Algo de estranho se passa neste país. E igualmente estranho é não ser isto nada de novo. Ainda assim, que esta estranheza passe ao papel. Com efeito, que país é este? Não sei se é possível amar-se tanto uma coisa e, ao mesmo, tempo odiá-la ainda mais por isso. Por ser um daqueles amores impossíveis. Diria que é pela diferença de idades. É um país antigo, é sabido. E talvez este meu Portugal tenha atingido aquela idade em que se senta num banco de jardim, a aquecer o esqueleto moído pelo tempo.

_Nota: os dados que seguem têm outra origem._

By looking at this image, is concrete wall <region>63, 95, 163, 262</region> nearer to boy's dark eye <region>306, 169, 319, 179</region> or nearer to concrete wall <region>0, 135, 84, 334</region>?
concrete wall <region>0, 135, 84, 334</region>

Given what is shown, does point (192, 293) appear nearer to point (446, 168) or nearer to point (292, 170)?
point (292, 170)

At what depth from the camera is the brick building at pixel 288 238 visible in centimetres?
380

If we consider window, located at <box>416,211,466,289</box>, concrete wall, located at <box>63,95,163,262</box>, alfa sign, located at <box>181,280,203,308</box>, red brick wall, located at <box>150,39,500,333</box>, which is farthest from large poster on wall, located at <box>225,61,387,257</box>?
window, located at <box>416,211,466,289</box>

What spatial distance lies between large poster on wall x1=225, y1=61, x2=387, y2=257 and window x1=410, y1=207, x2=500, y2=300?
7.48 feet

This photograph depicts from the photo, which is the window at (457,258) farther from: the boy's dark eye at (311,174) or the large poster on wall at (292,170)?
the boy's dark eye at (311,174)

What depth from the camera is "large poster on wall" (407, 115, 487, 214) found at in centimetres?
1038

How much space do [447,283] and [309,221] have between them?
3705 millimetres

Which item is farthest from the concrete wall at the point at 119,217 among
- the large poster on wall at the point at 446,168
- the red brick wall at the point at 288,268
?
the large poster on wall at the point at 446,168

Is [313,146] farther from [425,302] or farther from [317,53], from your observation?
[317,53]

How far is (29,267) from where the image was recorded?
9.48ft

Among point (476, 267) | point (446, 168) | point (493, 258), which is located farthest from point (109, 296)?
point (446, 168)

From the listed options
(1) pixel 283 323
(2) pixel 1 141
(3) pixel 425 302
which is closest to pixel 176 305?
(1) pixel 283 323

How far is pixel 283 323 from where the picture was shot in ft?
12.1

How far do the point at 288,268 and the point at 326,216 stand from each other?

Sou jovem eu. Os bancos de jardim são sempre lugares fugazes, passageiros. Sigo caminho e eles lá ficam. Com os vultos cansados, ao sol. Gostava de ter um país jovem. Sim, capaz de marcar o ritmo e comandar o pelotão. Mas o meu país, coitado, fica na cauda. E, com a mão suave da complacência, se lhe diz: "Pelo menos participaste!". E o país retorna ao banco, para aí ficar mudo e quedo. O banco não chega para nós. Os velhos precisam de descansar, sempre ouvi dizer. E raramente os velhos cansados dos jardins aprendem a apreciar as gentes de furores, como eu. Vê-se o mar daquele banco. Um longo mar de prata, com um remate de espuma na areia dourada.

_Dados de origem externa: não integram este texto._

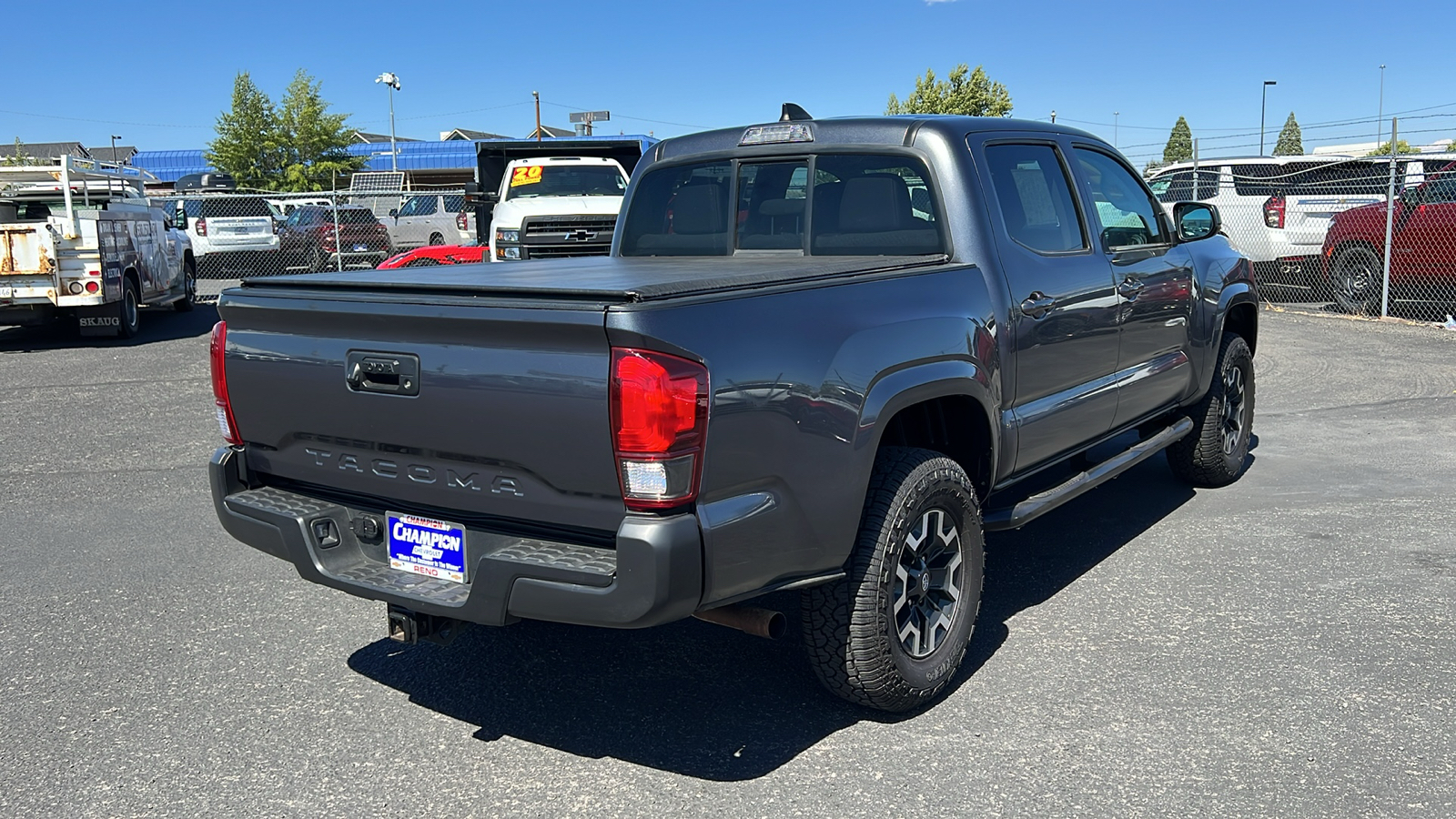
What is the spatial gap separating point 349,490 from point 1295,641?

"Engraçado, penso eu, parece o velho do restelo." Mas cansado. Ou podia ser o Sr Zé ou um velho qualquer.
Quando se é velho, as vezes, a memória falha. E este país, já exaurido, esqueceu o rosto da prole. Ainda é capaz de reconhecer um traço ou outro, a voz talvez, mas logo retorna ao estado de ataraxia, com o olhar fundo, baço e vazio.
Quem cansou o meu país? Ou de que se cansou ele? Desde pequeno que sonho sair da praia pelo mar. Seguir caminho, ir além da Taprobana. E, embora o desejo me consuma e seja, até, maior do que eu, esperava que o velho me quisesse cá. Estranhamente, o velho nao resiste. Talvez nao perceba que me vou, o velho.
E é isto, o país nem resiste. O amor é sempre um pouco possessivo. Ainda que nao se ame da mesma forma ou na mesma linguagem, espera-se sempre ser o objecto estimado de um amor. O meu país deixa-me ir. Talvez nao me possa prometer nada. Ou talvez nao haja razões para que o velho do Restelo fale, agora.
A voz é unânime. "Ide e dissipai-vos, Disse."
Vou. Aqui o tempo parou. Como se a ampulheta contivesse, agora, toda a areia destas dunas, cada vez menores e nunca mais passasse. Este lugar nao é para mim. Há mar, há mar há ir. E voltar?